Evlilik Nedeniyle İş Akdinin Feshedilmesi ve Kıdem Tazminatı
İş hukukunda yapılan iş sözleşmesinin tarafları iş veren ve işçidir. Mali durumları göz önünde bulundurulunca her iki taraf arasında bir eşitlik olduğu söylenemez. İşçiler bu sözleşmenin zayıf tarafıdır. İş hukuku ve iş kanunu da ilişkinin zayıf tarafı olan işçiyi korumak için bazı haklar ve mekanizmalar getirmiştir. Kıdem tazminatı bunlardan bir tanesidir. Kıdem tazminatı işçinin çalıştığı iş yerinden ayrılırken orada çalıştığı süre boyunca verdiği emeklerin bir karşılığı olarak aldığı paranın yani tazminatın adıdır. Kıdem tazminatı ile kanun işçinin maddi haklarından bir kısmını koruma altına almış olur.
Ancak kıdem tazminatının gündeme gelmesi işçi ile iş veren arasında bulunan iş sözleşmesinin bazı durumlarda feshedilmesi gerekir. Kısaca gerek işçinin talebi ile gerek iş veren talebi ile iş akdinin sonlandırıldığı her durumda kıdem tazminatı gündeme gelmez. Kıdem tazminatı belirli hallerde gündeme gelmektedir.
Kıdem tazminatının gündeme gelebilmesi için emeklilik, askerlik, evlenme durumlarının meydana gelmesi gerekir. Bunun haricinde iş verenin ahlak kurallarına ve iyi niyete aykırılık nedenleri haricinde bir sebeple sözleşmeyi feshetmesi, yine işçinin de sağlık, ahlak kuralları, iyi niyet kurallarına aykırılık yahut iş yerinde işin durması gibi haklı sebeplerle feshetmesi veya işçinin ölümü durumlarında kıdem tazminatı gündeme gelir.

• • • •

*Görev*
Evlilik nedeniyle fesih ve kıdem tazminatı üzerine yazılmış metni, son cümlesinin ardından sürdürün. Bundan sonra gelen satırların bu çalışmada hiçbir rolü yoktur.

*Sağlanan veriler*

• • • •

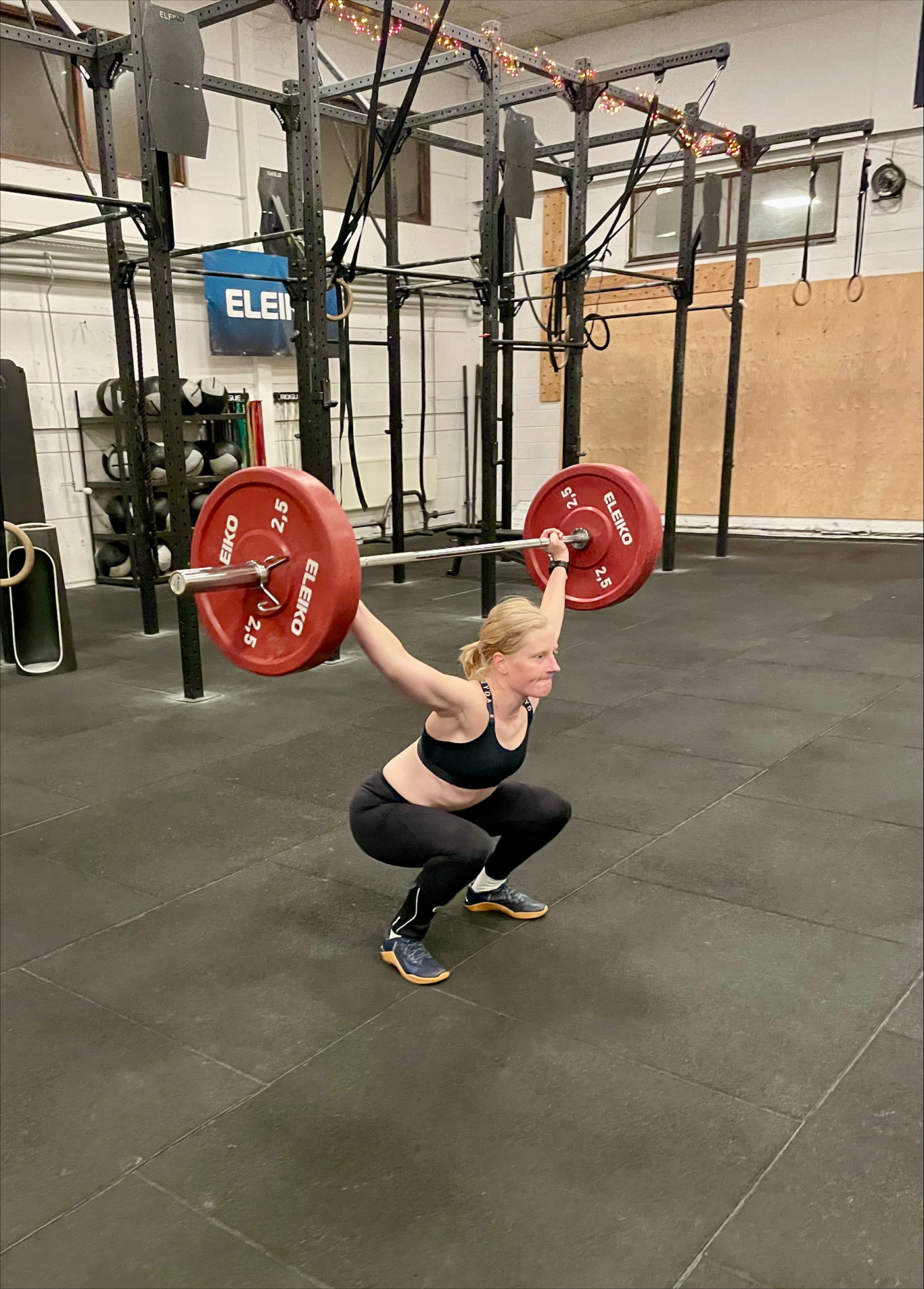 bækkenløsning og træning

• • • •

*Yanıt aşağıda*
Kıdem tazminatıyla ilgili en çok merak edilen konu ise bir kimsenin devlet memuriyetine atanması sonucunda iş sözleşmesini feshetmesi halinde kıdem tazminatına hak kazanıp kazanmayacağı konusudur. Konuyla ilgili Yargıtay’ın verdiği bir kararda bu durumun haklı fesih sebebi oluşturmayacağıdır. Yani işçi devlet memurluğu sebebiyle fesihte kıdem tazminatına hak kazanamaz[1].
İş Sözleşmesinin Feshi
İş sözleşmesi işçi ile iş veren arasında yapılan bir hizmet akdidir. Bu sözleşme ile işçi iş görme iş veren de ücret ödeme borcu altına girer. Ancak bu sözleşme süreli veya süresiz yapılmış olabilir. Her durumda sözleşmenin bir gün son bulacağı belirlidir. Ancak sözleşme sona ererken yapılan feshin haklı veya haksız olması hukuki açıdan önemlidir. Çünkü her iki duruma bağlanan sonuçlar birbirinden farklılık gösterir. İş kanununda her iki taraf için de haklı fesih halleri açıkça düzenlenmiştir.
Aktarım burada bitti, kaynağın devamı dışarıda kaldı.